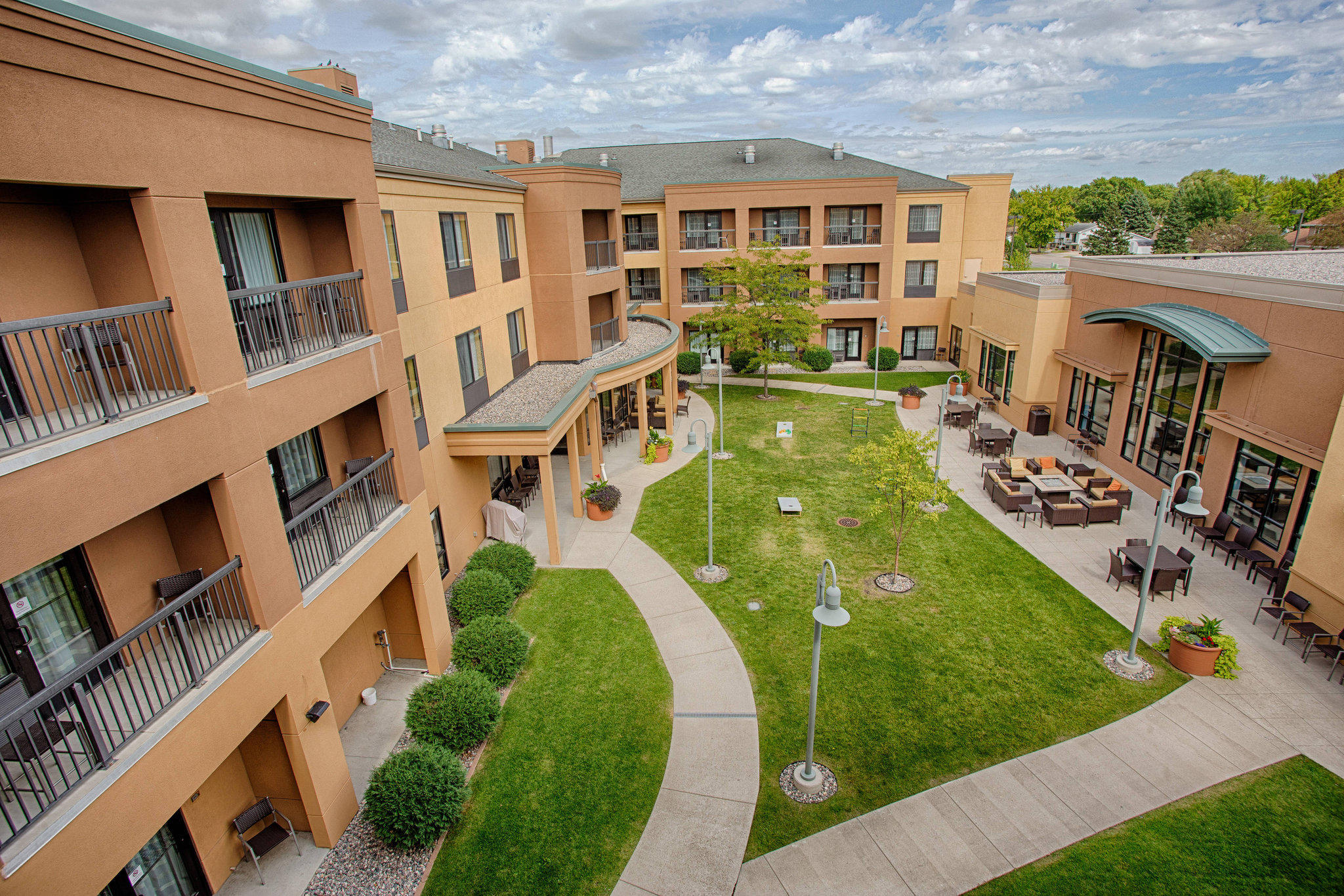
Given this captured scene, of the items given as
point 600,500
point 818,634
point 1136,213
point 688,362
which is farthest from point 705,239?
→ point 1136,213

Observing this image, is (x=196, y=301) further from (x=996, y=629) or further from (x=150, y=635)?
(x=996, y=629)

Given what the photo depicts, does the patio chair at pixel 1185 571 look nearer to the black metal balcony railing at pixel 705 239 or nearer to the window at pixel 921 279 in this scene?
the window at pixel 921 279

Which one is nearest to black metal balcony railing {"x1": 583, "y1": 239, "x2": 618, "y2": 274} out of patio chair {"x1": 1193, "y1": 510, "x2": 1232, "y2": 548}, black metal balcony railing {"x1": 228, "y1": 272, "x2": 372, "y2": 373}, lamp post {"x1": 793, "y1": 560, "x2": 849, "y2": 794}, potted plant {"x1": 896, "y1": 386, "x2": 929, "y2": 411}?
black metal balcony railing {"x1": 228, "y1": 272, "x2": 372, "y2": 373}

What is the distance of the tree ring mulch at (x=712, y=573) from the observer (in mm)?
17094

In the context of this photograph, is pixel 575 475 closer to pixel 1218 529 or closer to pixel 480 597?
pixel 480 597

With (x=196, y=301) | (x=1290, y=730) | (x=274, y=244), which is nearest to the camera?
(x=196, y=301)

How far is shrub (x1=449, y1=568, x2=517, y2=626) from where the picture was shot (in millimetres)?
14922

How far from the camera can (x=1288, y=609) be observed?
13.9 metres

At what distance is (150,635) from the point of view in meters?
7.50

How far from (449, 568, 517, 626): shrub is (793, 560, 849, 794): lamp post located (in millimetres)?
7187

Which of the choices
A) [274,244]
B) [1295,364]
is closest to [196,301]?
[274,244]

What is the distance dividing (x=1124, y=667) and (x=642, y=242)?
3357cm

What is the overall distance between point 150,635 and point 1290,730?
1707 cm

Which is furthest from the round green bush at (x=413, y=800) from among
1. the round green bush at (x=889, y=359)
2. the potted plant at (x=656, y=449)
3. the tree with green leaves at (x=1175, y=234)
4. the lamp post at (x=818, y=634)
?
-.-.-
▶ Instructions to follow: Copy the lines word for word, starting at the line that contains "How far from (449, 568, 517, 626): shrub" and stopping after the last line.

▶ Response to the exercise:
How far from (449, 568, 517, 626): shrub is (793, 560, 849, 794): lamp post located (in millimetres)?
7187

Which of the choices
A) [274,244]
B) [1295,364]
is closest to [196,301]?
[274,244]

What is the distance dividing (x=1124, y=667) and (x=642, y=242)?
3357cm

What is the overall distance between point 150,635 and point 1290,730?
1707 cm

Which is furthest from the round green bush at (x=413, y=800) from among
1. the round green bush at (x=889, y=359)
2. the potted plant at (x=656, y=449)
3. the tree with green leaves at (x=1175, y=234)
4. the lamp post at (x=818, y=634)
?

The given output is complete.